When the helicopter landed in a forest clearing, I was amazed to see how traditional the Nenets herders were. They were living in reindeer skin tents and everyone at the camp was dressed from head to foot in traditional reindeer skin clothes.

Sergei Serotetto, the head of the group of herders, invited me to have a meal in his family’s tent. We all got on very well and I ended up asking if I could stay with them. There was a problem in that I had lost my bag containing my cold weather clothing. Sergei and his family quickly solved that problem by finding me a reindeer skin parka and long boots to wear.

I ended up staying over a month with them as they travelled from the forest north across the River Ob and then onto tundra on their 1000km spring migration. The longer I spent with these herders, the more interested I became in Nenets culture and the problems the people faced.

After I returned to the UK, I managed to persuade the magazine’s editor to send me back to the Yamal again at the end of the summer, to re-join Sergey and his family as they began their journey south back to their winter pastures.
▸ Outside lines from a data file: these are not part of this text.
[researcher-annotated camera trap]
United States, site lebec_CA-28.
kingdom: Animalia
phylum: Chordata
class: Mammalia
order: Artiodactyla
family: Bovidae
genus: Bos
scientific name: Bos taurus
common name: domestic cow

Since my two visits there in 1993, I have returned to the Yamal on a number of occasions to document life in different camps and communities. I have photographed, not only Nenets, but also different cultures like the Khanty, Komi and Selkup, who also live in the Yamal.

  • Young girl with goose, (c) Bryan Alexander / Arcticphoto.com
    , (c) Bryan Alexander / Arcticphoto.com

What was it like returning to the Nenets over the years? What surprised you the most about how the community has changed or hasn’t?

Although I have visited the Yamal region many times since 1993, it was only in 2017 that I re-visited Sergey and his family. They were at their winter pastures and it was wonderful to be with them again. It was just like visiting old friends anywhere.

At first glance, there didn’t appear to have been much change. Sergey and his family were still living in the same reindeer skin tent and his wife Galya still made reindeer-skin clothes for the family.

However, I noticed that there had been no snowmobiles in the group back in 1993, everyone travelled by reindeer sled. Nowadays every herder drives his own snowmobile.

In 1993, there had been no electricity at the camp, candles and kerosene lamps were the only light source. Now every tent had a small portable generator, bringing not just light but enough power for laptop computers and TV. Children can watch cartoons before going to sleep, and later in the evening after they have finished their work the adults can watch movies.

In 1993, gas development in the Yamal Peninsula was just beginning. I thought that within ten years there would be no more reindeer herding on the Yamal Peninsula but I have been proved wrong. Although the reindeer herders have lost a considerable amount of their pastures to the gas industry there are now many more reindeer in the Yamal than there were in 1993.

What do you hope people take away from this exhibition?

I would like to think that people will take away an insight into Nenets culture and that the exhibition may even inspire some of them to visit the Yamal see the region for themselves. 

What do you have coming up next?

At the beginning of September 2018, I will be in Moscow for the opening of my exhibition, “The Arctic Circle of Life” at the State Museum of Oriental Art. After that, I plan to travel to Siberia’s Gydan Peninsula and photograph there for about a month.